Strikes close all Catholic schools, some public elementary and high schools
Allison Jones, The Canadian Press
Published Tuesday, January 21, 2020 5:00AM EST
Last Updated Tuesday, January 21, 2020 7:47PM EST
TORONTO - Catholic schools across Ontario were closed Tuesday, as were high schools and elementary schools in several public boards, with teachers in three out of the four major unions holding one-day strikes.
Those unions, as well as the one representing teachers in the French system, say they are frustrated with a lack of progress in contract negotiations with the provincial government.
“We're out here today because we believe we need to be sending a strong message about the government's regressive cuts to education, around the impact it's having on our students and our students' learning,” said Liz Stuart, president of the Ontario English Catholic Teachers' Association.
“It's never an easy decision, but effectively what we thought about was, we're not just thinking about today or tomorrow or next semester, we're thinking about the future.”
The teachers say class size increases and the introduction of mandatory e-learning courses are among the sticking points, but Education Minister Stephen Lecce says compensation is the main barrier.
Lecce said job action by the teachers is having negative impacts on families.
“It is why we are calling on these union leaders to end these strikes, given the adverse effects on students and financial hardship on parents,” he said in a statement.
Several school boards across the province announced Tuesday that first term report cards for elementary students won't be sent home. An ongoing work-to-rule campaign by elementary teachers includes not inputting marks electronically, so some boards said they weren't able to produce the report cards, including the Toronto District School Board, Peel District School Board and Hastings and Prince Edward District School Board.
Lecce accused teacher union leaders of risking student success and preventing parents from seeing valuable information about their child's performance in class.
“It underscores our government's insistence that teacher union leaders cancel these strikes that are hurting our kids,” he said in a release.
Layla Dowlut, a Grade 9 student in Toronto, was one of thousands of teenagers at home Tuesday, catching up on school work.
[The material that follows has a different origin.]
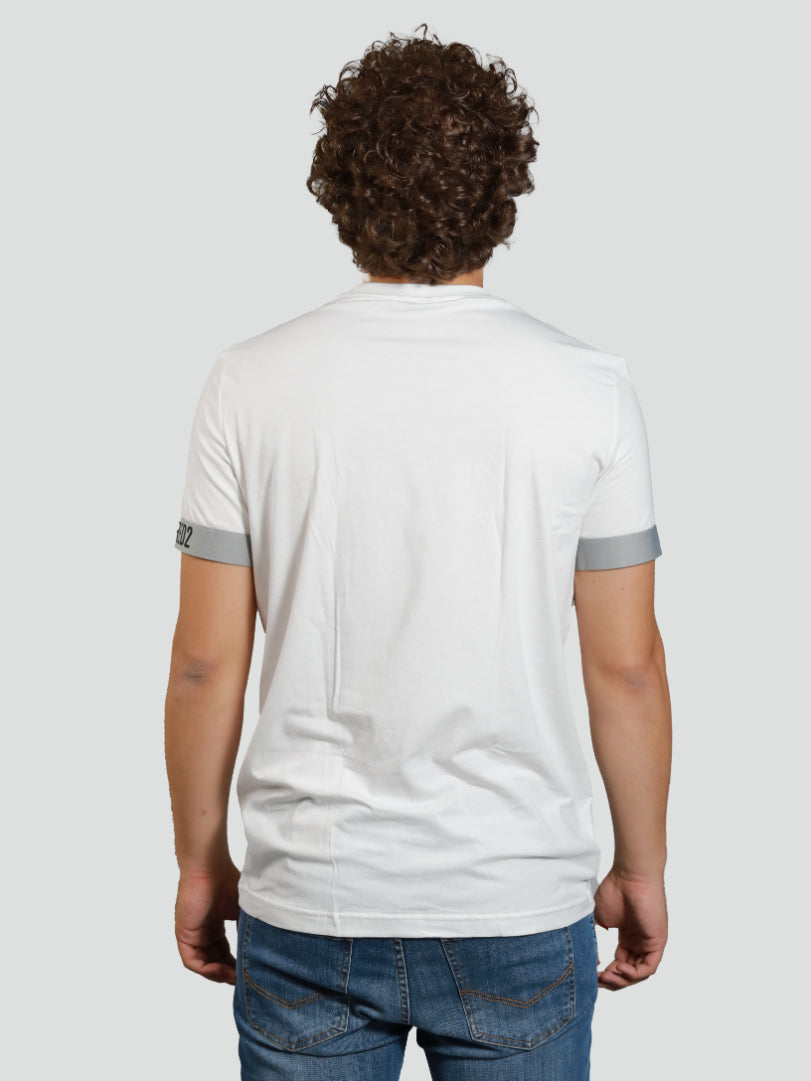 T-shirt Bianca con Dettagli a Contrasto sulle Maniche in Cotone 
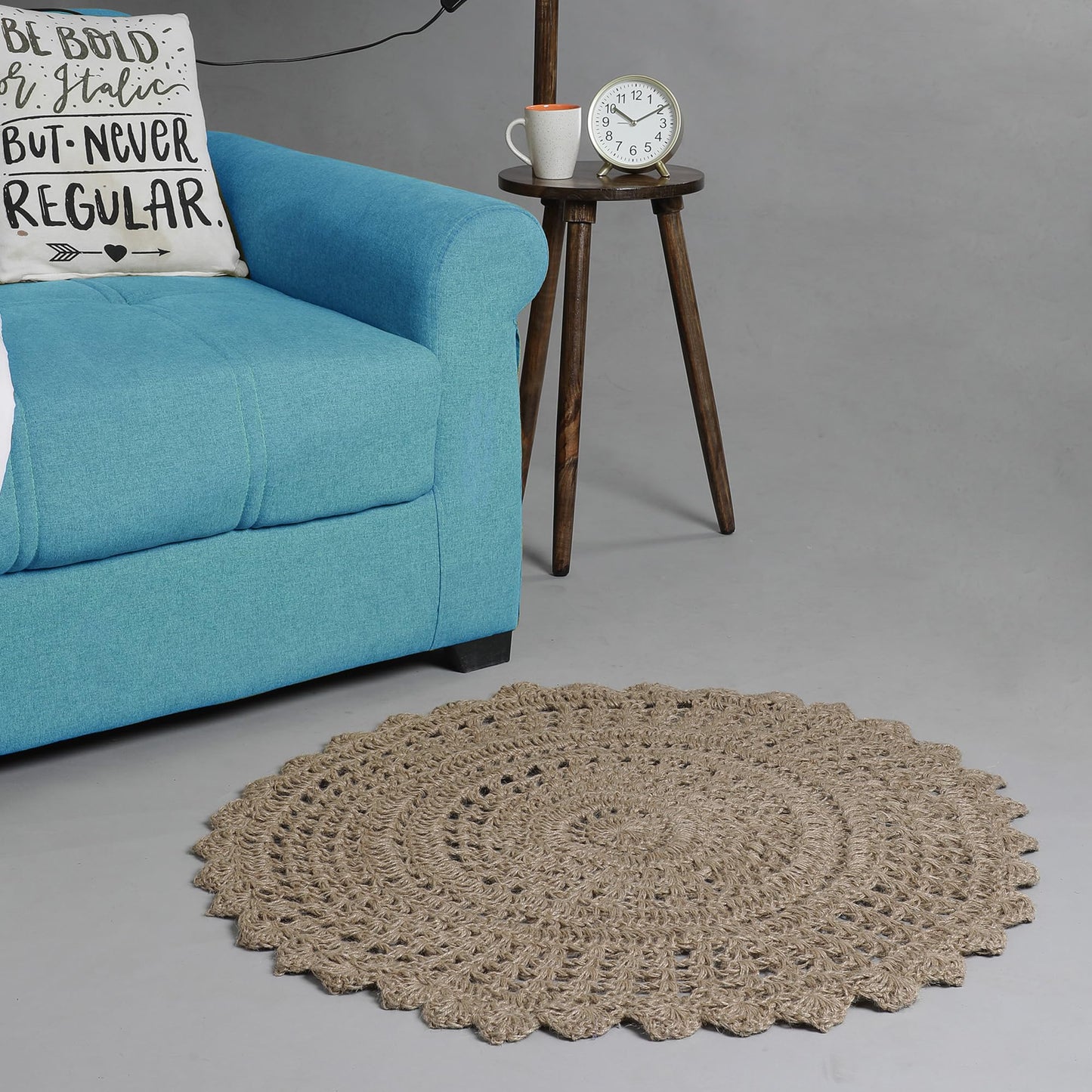 Ramanta Home Jute Handmade Natural Crochet Woven Rug 3 Feet Round, Anti- Slip Circle Boho Farmhouse Accent Area Rugs for Living Room, Kitchen, Bedroom | Nursery Costal Neutral Floor Patio Mat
She said other than a cancelled dance and a few tests or assignments moved to different days she hasn't seen much impact from the strikes.
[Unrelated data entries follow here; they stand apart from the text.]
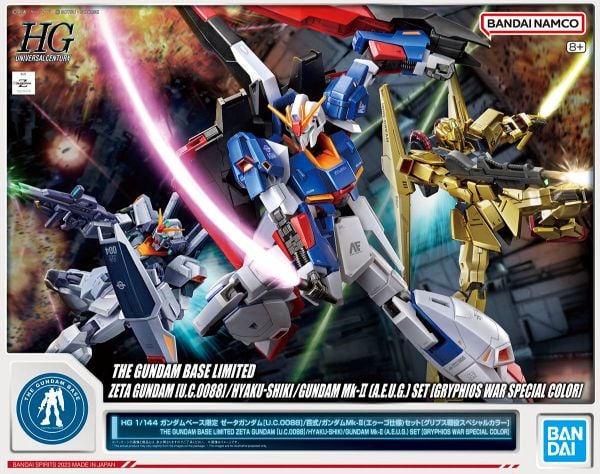 HG UC 1/144 The Gundam Base Limited Zeta Gundam / Hyaku-Shiki / Gundam Mk-II - AEUG - Set Gryps Conflict Special Color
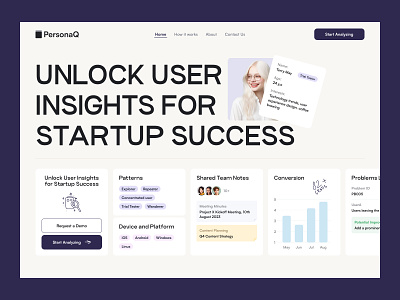 PersonaQ - Hero analyze bold creative landing ui pattern site startup ui ux web web design website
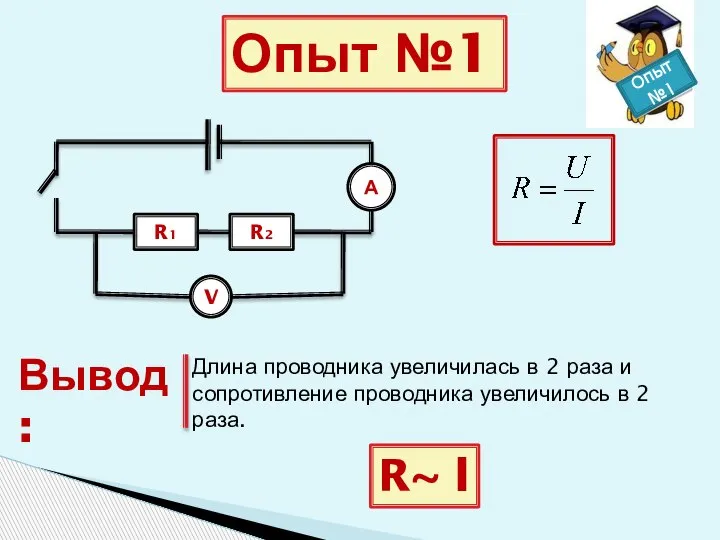 R1 А V R2 Вывод: Длина проводника увеличилась в 2 раза и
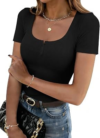 JUSTFASHIONNOW Women Short Sleeve Henley Shirts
“I think if they continue then it will have a bigger effect on all of us,” Dowlut said.
Public high schools in the city have been closed on three different days since mid-December due to one-day strikes, and teachers have been on a work-to-rule campaign since November. Dowlut said she thinks it's good the teachers are standing up for what they believe in.
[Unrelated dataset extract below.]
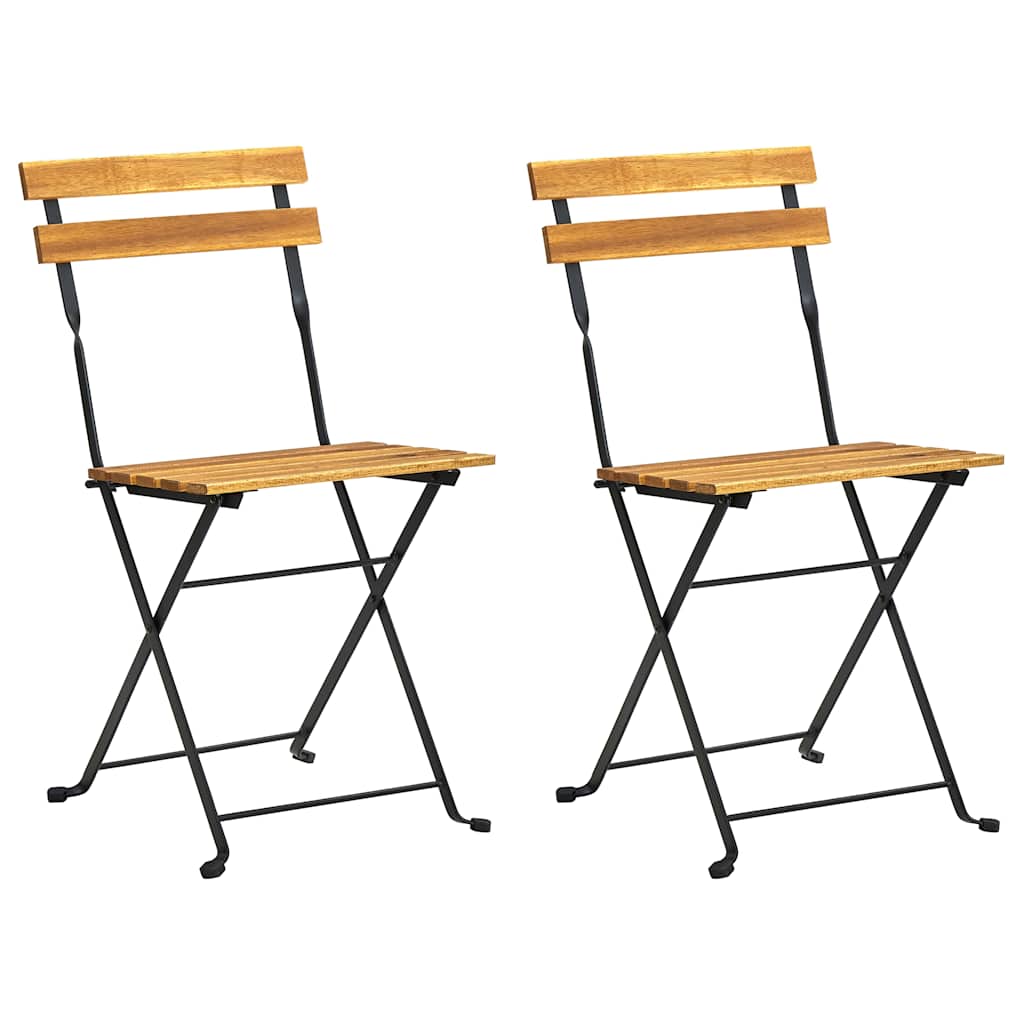 Klappstühle, 2 Stück, Stahl und massives Akazienholz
“I think the government should really just listen to what the teachers have to say because they're really fighting for us,” she said.
The Ontario Secondary School Teachers' Federation was targeting several boards Tuesday including the largest, the Toronto District School Board. The Elementary Teachers' Federation of Ontario is holding rotating strikes all week at boards across the province.
The pressure on the government may temporarily ease after this week. Though high school teachers have been engaging in weekly rotating strikes, they have said there will be none during next week's exam period for schools on a semester system, and OECTA has made the same vow.
Stuart said she hopes the government will return to bargaining with a renewed commitment to “maintain and improve our publicly funded education system.”
“We'll take a step back and really think about what is the best next step for us and our members and the students they serve and we'll make those decisions over the next few days,” Stuart said.